Sandy was raised in the high country of Victoria. He carted bricks in Tallangatta until the O’Donnell family donated him to the war effort.
The strong Waler soon became the favourite of Major General Bridges. They travelled from Melbourne together on the Orvieto flagship, joining other ships of the 1st AIF convoy in Albany.
From Albany, the convoy of Australian and New Zealand ships travelled to Egypt where the men trained near the pyramids. Then in April, they sailed to the Gallipoli peninsula. It was too steep to land Sandy and the other horses.
A few weeks after the landing, Major General Bridges was shot by a sniper. Legend has it that the Major General’s dying wish was for Sandy to return to Australia. Those wishes were honoured in 1919.
The Last Light Horse explores Sandy’s journey from Tallangatta, through the war years until his death in Maribyrnong in 2023, via text, archival images, and evocative charcoal sketches by Brian Simmonds. This week, in the lead-up to Remembrance Day, I will be posting images on Instagram to honour the men, women, and animals who sacrificed so much during wartime. Lest we Forget.
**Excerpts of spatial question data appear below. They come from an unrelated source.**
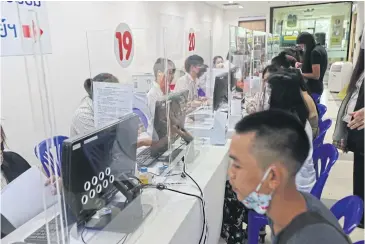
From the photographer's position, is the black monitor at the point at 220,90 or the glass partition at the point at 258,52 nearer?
the black monitor at the point at 220,90

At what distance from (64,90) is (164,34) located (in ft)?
8.05

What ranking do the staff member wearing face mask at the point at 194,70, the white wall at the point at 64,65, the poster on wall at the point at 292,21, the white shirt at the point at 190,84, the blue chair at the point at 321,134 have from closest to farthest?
the white wall at the point at 64,65, the blue chair at the point at 321,134, the white shirt at the point at 190,84, the staff member wearing face mask at the point at 194,70, the poster on wall at the point at 292,21

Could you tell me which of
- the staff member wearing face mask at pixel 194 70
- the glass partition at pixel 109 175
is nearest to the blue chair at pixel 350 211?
the glass partition at pixel 109 175

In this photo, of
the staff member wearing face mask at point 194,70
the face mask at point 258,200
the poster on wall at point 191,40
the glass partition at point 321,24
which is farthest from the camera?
the glass partition at point 321,24

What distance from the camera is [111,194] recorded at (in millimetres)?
1222

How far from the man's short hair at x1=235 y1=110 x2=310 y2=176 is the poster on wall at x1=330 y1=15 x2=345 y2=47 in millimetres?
9253

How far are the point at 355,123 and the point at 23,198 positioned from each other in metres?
2.02

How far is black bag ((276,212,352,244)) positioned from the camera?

Have you noticed people wearing purple poppies on February 24th or purple poppies beside the traditional red ones on Anzac Day?
prelim. sketch for ‘Light Horse Boy’ by Brian Simmonds
Purple poppies commemorate the bravery and sacrifice of animals during wartime, and funds raised by sales of the pins helps The Australian War Animal memorial Organisation (AWAMO) establish memorials, train PTSD support dogs and care for retired animals that have served their country.
Thousands of horses, dogs and pigeons have accompanied Australian servicemen and women into battle while animal mascots including wallabies, cockatoos, cats and dogs have brought comfort to troops far from home.